EXERCISE REQUIREMENTS =
a) Rewrite the part of the Kubernetes forum thread that opens with the words containing "hymgg avatar Apr 29" and closes with "have hundreds labels.", putting "fix" in place of "remedy".
b) Write the next part of the Kubernetes forum thread, picking up after its last post.

=== TEXT PROVIDED ===

Forgot to mention, while the device plugin pods terminate/create, the nodes take turn to go into SchedulingDisabled state too.

$ kubectl get node NAME STATUS ROLES AGE VERSION mtx-dell4-bld01.dc1.matrixxsw.com Ready worker 291d v1.26.6 mtx-dell4-bld02.dc1.matrixxsw.com Ready,SchedulingDisabled worker 291d v1.26.6 mtx-dell4-bld03.dc1.matrixxsw.com Ready worker 291d v1.26.6

hymgg avatar Apr 26 '24 05:04 hymgg

Hello, any other ideas to investigate?

hymgg avatar Apr 29 '24 21:04 hymgg

still looking for remedy to the situation...

hymgg avatar May 02 '24 04:05 hymgg

@hymgg I ran into this almost 8 months ago. Almost everything in your post. On a single node, clean test cluster this thing works. But our nodes have hundreds labels.

Are your clusters rke?

Generally this project did not seem great. Just even that the labels are hard coded is absolutely terrible.

I'm already not looking forward to trudging down this path again.

ns-rlewkowicz avatar May 03 '24 19:05 ns-rlewkowicz

@ns-rlewkowicz Thanks for sharing your experience. Is there an alternative that works better?

This is a vanilla k8s on bare metal rh8 nodes, installed with kubeadm. Just the essentials, nothing fancy.

=== PROVIDED MATERIAL ===

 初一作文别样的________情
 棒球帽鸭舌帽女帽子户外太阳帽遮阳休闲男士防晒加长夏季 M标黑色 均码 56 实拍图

===

RESPONSES =
a)
hymgg avatar Apr 29 '24 21:04 hymgg

still looking for fix to the situation...

hymgg avatar May 02 '24 04:05 hymgg

@hymgg I ran into this almost 8 months ago. Almost everything in your post. On a single node, clean test cluster this thing works. But our nodes have hundreds labels.

b)
hymgg avatar May 03 '24 23:05 hymgg

GetDevices(): error creating new device: "error getting driver info for device 0000:3b:0a.0 readlink /sys/bus/pci/devices/0000:3b:0a.0/driver: no such file or directory"

are the created SR-IOV virtual functions bound to intel driver ? from the logs it doesnt seem so. is the VF driver installed in your OS ? does cat /sys/bus/pci/devices/0000\:3b\:00.0/sriov_drivers_autoprobe return 1 ?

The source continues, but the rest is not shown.